When Maria Castillo was growing up in West Tampa, her grandparents lived right next door. It wasn’t an unusual arrangement in that era. West Tampa was a close-knit neighborhood of close-knit families who often lived with or near each other through several generations.
Castillo went away to college, and when she and her husband Jorge moved back to Tampa, they chose to settle in Tampa’s northern suburban areas. But the pull of West Tampa proved irresistible. Maria and Jorge Castillo have recently moved back to West Tampa with their two children, 4-year-old Mia and 3-year-old Maite.
“I love that there is still a Cuban influence,” she says. “I can still go a couple of blocks and get a cafe con leche, just like I used to, and we still have places like Alessi Bakery that I grew up with.”
Not only has Castillo moved back to West Tampa, but her family will soon be living right next door to the house she grew up in. She and her husband are building a new home on the lot where her grandparents once lived. Her parents still live in the house she grew up in, their grandchildren will be right next door.
Her story is not unique.
West Tampa, one of Tampa’s oldest and most historic neighborhoods, is experiencing a renaissance as a new generation of home buyers are discovering, or re-discovering, the area’s appeal.
Castillo and her family have been living with her parents until their new home is ready. She’s finding that while much of West Tampa is familiar, the neighborhood and the surrounding areas are evolving in exciting ways.
“Yes, I like living in my old neighborhood,” she says. “But I also like that we have Target and Starbucks right nearby now. Every day I see something new. The other day I was coming down, I don’t remember if it was Howard or Armenia, and there was a little pastry shop.
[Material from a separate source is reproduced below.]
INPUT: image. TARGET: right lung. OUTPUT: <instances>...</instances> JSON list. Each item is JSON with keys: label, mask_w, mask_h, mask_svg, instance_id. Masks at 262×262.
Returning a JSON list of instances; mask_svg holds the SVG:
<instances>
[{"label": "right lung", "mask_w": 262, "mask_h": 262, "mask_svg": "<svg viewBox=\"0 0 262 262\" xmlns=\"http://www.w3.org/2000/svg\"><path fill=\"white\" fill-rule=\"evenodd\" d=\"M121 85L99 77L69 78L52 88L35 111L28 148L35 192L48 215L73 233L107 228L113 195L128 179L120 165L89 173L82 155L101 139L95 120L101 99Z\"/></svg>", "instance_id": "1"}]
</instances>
We never had anything like that when I was growing up.”
The boomerang effect
Another West Tampa ex-pat who has returned to the neighborhood is Sam Militello, a former New York Yankees pitcher who is now associate head baseball coach at the University of Tampa, his alma mater. Like Castillo, his new West Tampa home is essentially his old West Tampa home. He’s had the home where he grew up torn down and has rebuilt on the same property.
He’s been back for almost two years now.
“We’re loving it,” he says. “I checked with the rest of my siblings before I tore down the family’s house. I made sure I had their blessing.”
Militello's 7-year-old daughter Alyssa is entering second grade at MacFarlane Park Elementary Magnet School. It’s a highly rated IT magnet school that gets exceptional ratings on reviews on several websites, and Alyssa and her parents are thrilled with her experience there.
Castillo’s older daughter Mia is now in VPK at Tampa Bay Elementary, but they hope to enroll her in MacFarlane Park when the time comes. MacFarlane Park is Maria Castillo’s mother’s alma mater, though Maria herself attended Christ the King Catholic School.
Both Militello and Castillo say that, after living in other parts of the Tampa Bay Area, they realize that West Tampa’s location is unsurpassed. Downtown Tampa is just a few minutes away, even during the most hectic rush hour. Interstate 275 makes the West Shore business district and even the Pinellas Country beaches easily accessible, and several major north-south roads that cut through West Tampa make most other areas of Tampa easy to get to.
And they both say they love seeing their old neighbors who have chosen to stay in West Tampa. Their childhood friends also have families of their own now, and all their kids will play together.
Changing for the better
For the moment, West Tampa still maintains the historic charm that has caused families to stay, and younger generations to return. And so far, Castillo and Militello said, the changes in the area have been positive. There are new mom-and-pop businesses, a few welcome chain stores and restaurants, and an exciting ethnic diversity in a neighborhood traditionally dominated by Hispanic, Italian and African-American families.
But the frantic pace of new home development has some people who love West Tampa a bit apprehensive.
Castillo says she’s excited that so many people are discovering West Tampa. “It seems like every day I see another new home getting started,” she says.
But she hopes that builders and new residents will appreciate what gives West Tampa its soul, and that the influx of younger people will enhance the neighborhood rather than change it. She’s hoping West Tampa will follow a path similar to that of Seminole Heights, which has maintained its character while becoming a prime dining destination.She says it's disappointing to see a sameness in some of the new homes that are being constructed, and she’s afraid it won’t quite fit well with the architectural richness of the neighborhood she grew up in.
Of course, it’s more than just history and location that are drawing younger home buyers to West Tampa. At least for the moment, West Tampa remains extremely affordable for home buyers.
Claudio Menzerotolo, who works alongside his brother Renzo at Renzo's Argentine Steakhouse on the fringes of West Tampa, lived in South Tampa for many years and thought he’d never leave. But he eventually realized he could get much more home for his money by moving just a couple of miles north into West Tampa.
“I lived in South Tampa, but I wanted a garden,” he says. “So now I live in West Tampa and I have a big (expletive) garden, man.”